I might misunderstand how Dasks submit()
function is working. If I'm submitting a function of my class that is initializing a parameter it is not working.
Question: What is the correct way to submit a class to a dask-cluster using .submit()
?
So, I have a class to run several different ML-models on a data set:
class EstimatorSelectionHelper:
def __init__(self, models, params):
self.models = models
self.params = params
self.keys = models.keys()
self.grid_searches = {}
def fit(self, X, y, algo = 'gridsearchcv', **kwargs):
if algo == 'gridsearchcv':
for key in self.keys:
print('Running GridSearchCV for %s.' % key)
model = self.models[key]
params = self.params[key]
grid_search = GridSearchCV(model, params, **kwargs)
grid_search.fit(X, y)
self.grid_searches[key] = grid_search
print('Done.')
elif algo == 'randomizedsearchcv':
for key in self.keys:
print('Running RandomizedSearchCV for %s.' % key)
model = self.models[key]
params = self.params[key]
grid_search = dcv.RandomizedSearchCV(model, params, **kwargs)
grid_search.fit(X, y)
self.grid_searches[key] = grid_search
print('Done.')
else:
print('None defined alogorithm.')
def score_summary(self, sort_by='mean_test_score'):
frames = []
for name, grid_search in self.grid_searches.items():
frame = pd.DataFrame(grid_search.cv_results_)

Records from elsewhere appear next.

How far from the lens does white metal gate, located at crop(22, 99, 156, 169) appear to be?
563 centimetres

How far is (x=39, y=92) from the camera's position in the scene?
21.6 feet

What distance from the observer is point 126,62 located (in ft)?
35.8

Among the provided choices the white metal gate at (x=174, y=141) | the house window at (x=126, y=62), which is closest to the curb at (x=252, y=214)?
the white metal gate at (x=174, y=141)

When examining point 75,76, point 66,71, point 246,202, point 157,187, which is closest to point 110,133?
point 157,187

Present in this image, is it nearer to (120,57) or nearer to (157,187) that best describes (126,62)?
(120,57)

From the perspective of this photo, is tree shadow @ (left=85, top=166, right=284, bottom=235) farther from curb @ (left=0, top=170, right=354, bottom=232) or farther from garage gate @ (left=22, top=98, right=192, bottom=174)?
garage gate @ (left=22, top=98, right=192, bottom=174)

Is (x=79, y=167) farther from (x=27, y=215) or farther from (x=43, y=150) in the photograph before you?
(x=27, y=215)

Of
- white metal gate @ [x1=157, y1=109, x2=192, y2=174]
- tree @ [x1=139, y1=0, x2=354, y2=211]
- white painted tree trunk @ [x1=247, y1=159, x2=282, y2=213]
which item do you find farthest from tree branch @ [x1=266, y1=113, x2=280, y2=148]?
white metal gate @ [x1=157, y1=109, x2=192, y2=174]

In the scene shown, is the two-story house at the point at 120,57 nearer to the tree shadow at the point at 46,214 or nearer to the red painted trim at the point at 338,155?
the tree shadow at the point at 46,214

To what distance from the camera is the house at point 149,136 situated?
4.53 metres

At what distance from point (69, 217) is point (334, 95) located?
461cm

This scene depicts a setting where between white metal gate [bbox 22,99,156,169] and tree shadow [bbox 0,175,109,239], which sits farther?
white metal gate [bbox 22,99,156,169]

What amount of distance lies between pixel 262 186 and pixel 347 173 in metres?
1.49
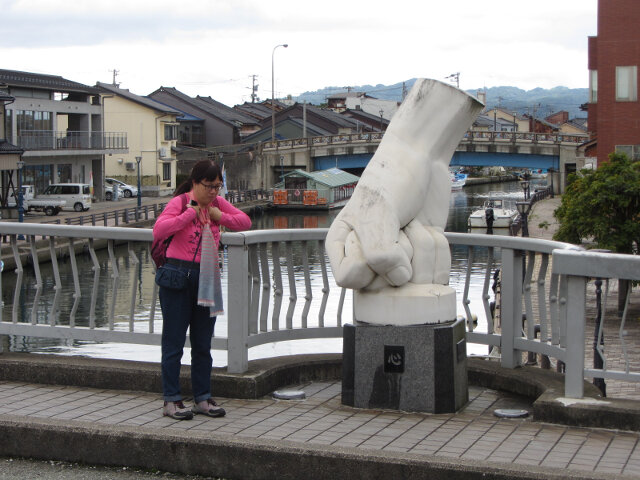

frame = frame.filter(regex='^(?!.*param_).*$')
frame['estimator'] = len(frame)*[name]
frames.append(frame)
df = pd.concat(frames)
df = df.sort_values([sort_by], ascending=False)
df = df.reset_index()
df.drop(df.columns[df.columns.str.contains('rank_test_|index')], axis=1, inplace=True)
columns = df.columns.tolist()
columns.remove('estimator')
columns = ['estimator']+columns
df = df[columns]
return df
I'm initializing the class:
helper = EstimatorSelectionHelper(models, params)
Where models and params look like:
models = {
'LinearRegression': LinearRegression(),
'Lasso': Lasso(),
}
params = {
'LinearRegression': {},
'Lasso': {'max_iter': [5000],
'alpha': uniform(0.01, 10)},
}
Then I submit the function .fit()
to the cluster:
client.submit(helper.fit,
future_G,
future_y,
algo='randomizedsearchcv',
n_iter= 10,
scoring=['r2','neg_root_mean_squared_error'],
refit=test_score, n_jobs=4, cv=cv).result()
When I then call
results = helper.score_summary('mean_test_r2')
I get an error:
ValueError: No objects to concatenate
and helper.grid_searches
is empty.
I'm not sure what I'm doing wrong? Any help is appreciated. Thanks!